> _Excerpt provided_:
+ + + + + + +

# Out and About



## Dick Monson (Aug 12, 2002)

How did this get to be so much more work than last year? Jeez, solid gray clouds, biting west wind, mid 20s and snow fluries. Checked the trail cam on the way out this morning and had 3 new bucks show up in the last couple days. All of them about the size of a tom cat. Got to the first slough with great cover but no pheasants. One nice buck flushed out though. Second slough had even better cover but no pheasants. Third slough had the best cover and no pheasants. Next place Sam had a good point in a brush pile on the end of a shelterbelt but I couldn't get around fast enough and never saw the bird. The old heart was working over time. Glad to be wearing blaze orange so they could find the body. Drove south and most of the usual haunts were now in beans instead of CRP. Watched some other hunters through the binos and saw a great buck come out the back side of some willow bush. After lunch we tried one more slough. It had a weed flat that ran up to horseshoe corn field and Sam got up 2 roosters a couple minutes apart. BAL shots took 'em both. On the walk back to the truck he put up 3 hens. Called it good, stopped for a dish of ice cream apiece and headed home.


----------



## Vernon.Miller (Apr 25, 2007)

Went out to my old stpomping grounds and was done by 9:30 Found alot more birds than I could shot. There was alot more land posted this year.

Is that a Griffon?


----------



## fryerjj (Jul 15, 2009)

Shot this four man limit by 10:00 A.M. We saw lots of birds, although it was hard to tell young roosters apart from hens. Anyways, it was a fun day to be out.


----------



## Sparky477 (May 4, 2004)

My regular hunting buddy has the flu, so I went out by myself this morning. Had my three birds in about an hour and a half. Cold and windy but there were plenty of birds around.


----------



## indsport (Aug 29, 2003)

Felt more like deer opener than pheasant opener. Saw few roosters , but did get two my two year old dog flushed close by. After walking with the wife for another three fields with sloughs, and seeing few birds none within range and the weather, called it a day by 11 am. As expected, its going to be one tough year but will go out the next two days to hit some other areas.


----------



## wburns (Feb 27, 2009)

Did not see near the birds like last year. Looks like the hatch must be spotty. We got our birds, but saw way fewer than usual. Still it was a lot of fun.


----------



## Dick Monson (Aug 12, 2002)

wb, that picture is a work of art, great composition!


----------



## perch head (Jul 6, 2005)

Great Picture.


----------



## wburns (Feb 27, 2009)

Thanks guys! I enjoy taking pictures of my hunts. I think anymore I almost like that aspect as much as the hunt itself. Below are a couple more shots from the last two weeks.









First bird I have ever taken with my "new" Richard hammer gun. I took this photo on Sunday opener weekend at my farm.









sharptail from two weeks ago while in the western part of the state.


----------



## meathunter1 (Oct 25, 2006)

Awesome pics. You should submit them to Grant's Sporting Journal. They are in that league.

Thanks for posting them!


----------



## ej4prmc (Dec 3, 2004)

Vernon.Miller said:


> Went out to my old stpomping grounds and was done by 9:30 Found alot more birds than I could shot. There was alot more land posted this year.


*Vizsla?*


----------



## deacon (Sep 12, 2003)

wburns,

those are awesome picture! Nothing better than pictures of the hunt while in the field.


----------



## HUNTNFISHND (Mar 16, 2004)

I agree, nice pics. :beer:

I was too busy trying to get the skunk smell off the dog to take any photos. uke:


----------

+ + + + + + +

> _Dataset content_:
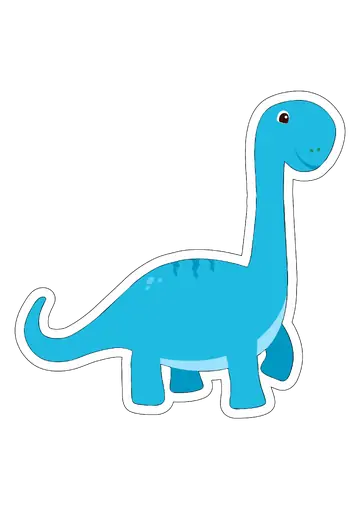 Dinossauro Azul Braquiossauro Fofo PNG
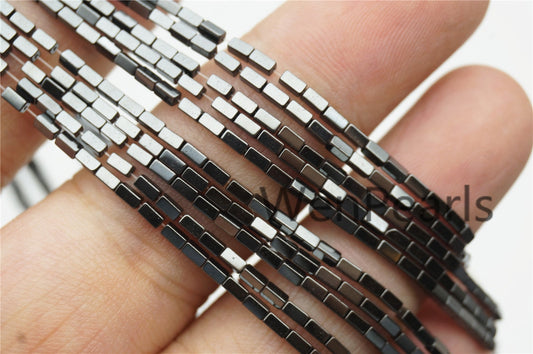 Hematite,1x3mm rectangle Beads,AAA, 135 beads,15.5 inches,G50-CU13-001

+ + + + + + +

> _Exercise_:
Transcribe a passage of the pheasant hunting thread character for character, starting with the words "My regular hunting" and ending after "(Aug 29, 2003)".

> _Written reply_:
My regular hunting buddy has the flu, so I went out by myself this morning. Had my three birds in about an hour and a half. Cold and windy but there were plenty of birds around.


----------



## indsport (Aug 29, 2003)